Consigna
Según el fragmento sobre la herencia alquímica que aparece a continuación, ¿cuáles son las teologías secularizadas en las que se encuentra la masa de esa herencia? Enuméralas todas.

:: Fragmento mostrado

Situándose en el plano de la historia cultural, podemos, por tanto, decir que los
alquimistas, en su deseo de sustituir al Tiempo, anticiparon lo esencial de la ideología
del mundo moderno. La química no ha recogido más que fragmentos insignificantes de
la herencia alquímica. La masa de esta herencia se encuentra en otro lugar, en las
ideologías literarias de Balzac, de Víctor Hugo, de los naturalistas, en los sistemas de
Economía Política capitalista, liberal y marxista, en las teologías secularizadas del
materialismo, del positivismo, del progreso infinito y, en fin, en todas partes donde
alumbra la fe en las posibilidades ilimitadas del homo faber, en todas las partes donde
aflora la significación escatológica del trabajo, de la técnica, de la explotación científica
de la Naturaleza. Y si reflexionamos mejor, descubriremos que este entusiasmo
frenético se alimenta sobre todo de una certidumbre: al dominar a la Naturaleza con las
ciencias físico-químicas, el hombre se siente capaz de rivalizar con la Naturaleza, pero
sin perder tiempo. De ahora en adelante serán la ciencia y el trabajo los que hagan la
obra del Tiempo. Con lo que el hombre reconoce como más esencial, su inteligencia
aplicada y su capacidad de trabajo, asume hoy la función de la duración temporal; en
otros términos, sustituye al Tiempo en su cometido.
No hay necesidad de que desarrollemos ni prolonguemos las diversas
observaciones relativas a la ideología y la situación del homo faber en los siglos xix y
xx. Queríamos simplemente demostrar que es en su fe en la ciencia experimental y en
sus grandiosos progresos industriales donde hemos de buscar la continuación de los
sueños alquímicos. La alquimia ha legado al mundo moderno mucho más que una
química rudimentaria: le ha transmitido su fe en la transmutación de la Naturaleza y su
ambición de dominar al tiempo. Es cierto que esta herencia ha sido comprendida y
hecha realidad por el hombre moderno en un terreno totalmente distinto del que
sustentaba al alquimista. El alquimista seguía prolongando el comportamiento del
hombre arcaico,’para el cual la Naturaleza era una fuente de hierofanías y el trabajo un
rito. Pero la ciencia moderna sólo ha podido constituirse desacralizando a la Naturaleza:
los fenómenos científicos válidos no se revelan sino al precio de la desaparición de las
hierofanías. Las sociedades industriales no tenían nada que hacer con un trabajo litúrgico,
solidario de los ritos de oficio. Esta clase de trabajo era inutilizable en una fábrica,
aunque no fuera más que por falta de una iniciación posible, de una «tradición»

::::
:: Registros extraídos

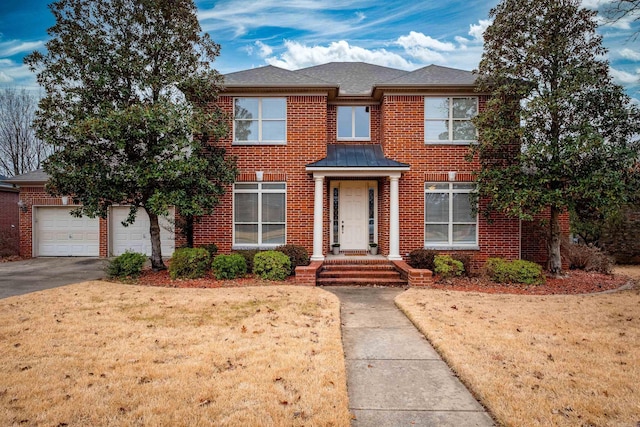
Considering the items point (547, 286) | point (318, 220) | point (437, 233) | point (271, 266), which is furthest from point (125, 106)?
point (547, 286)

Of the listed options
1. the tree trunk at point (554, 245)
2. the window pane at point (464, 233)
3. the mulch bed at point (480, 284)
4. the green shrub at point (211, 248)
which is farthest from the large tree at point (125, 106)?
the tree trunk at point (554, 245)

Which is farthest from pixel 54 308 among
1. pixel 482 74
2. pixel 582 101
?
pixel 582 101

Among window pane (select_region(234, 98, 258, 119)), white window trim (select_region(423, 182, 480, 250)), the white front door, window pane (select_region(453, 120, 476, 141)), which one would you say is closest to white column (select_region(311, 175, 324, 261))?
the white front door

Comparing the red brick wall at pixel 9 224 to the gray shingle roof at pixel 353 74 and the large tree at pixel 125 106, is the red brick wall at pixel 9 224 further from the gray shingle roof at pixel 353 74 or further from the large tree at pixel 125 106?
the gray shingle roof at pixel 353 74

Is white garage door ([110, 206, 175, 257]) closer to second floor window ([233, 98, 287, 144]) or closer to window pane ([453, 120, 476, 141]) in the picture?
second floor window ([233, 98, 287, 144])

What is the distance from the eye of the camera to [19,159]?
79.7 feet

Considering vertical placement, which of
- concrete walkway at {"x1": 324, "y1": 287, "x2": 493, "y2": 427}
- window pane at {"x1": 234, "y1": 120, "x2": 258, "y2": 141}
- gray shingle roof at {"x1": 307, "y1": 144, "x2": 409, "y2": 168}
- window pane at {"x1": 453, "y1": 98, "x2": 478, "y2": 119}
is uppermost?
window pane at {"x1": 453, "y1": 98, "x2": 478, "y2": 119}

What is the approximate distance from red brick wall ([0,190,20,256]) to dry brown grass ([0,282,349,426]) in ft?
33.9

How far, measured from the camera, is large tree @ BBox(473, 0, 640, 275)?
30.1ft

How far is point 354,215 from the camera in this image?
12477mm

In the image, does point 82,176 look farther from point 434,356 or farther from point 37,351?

::::

Resultado del ejercicio
Las teologías secularizadas del materialismo, del positivismo y del progreso infinito.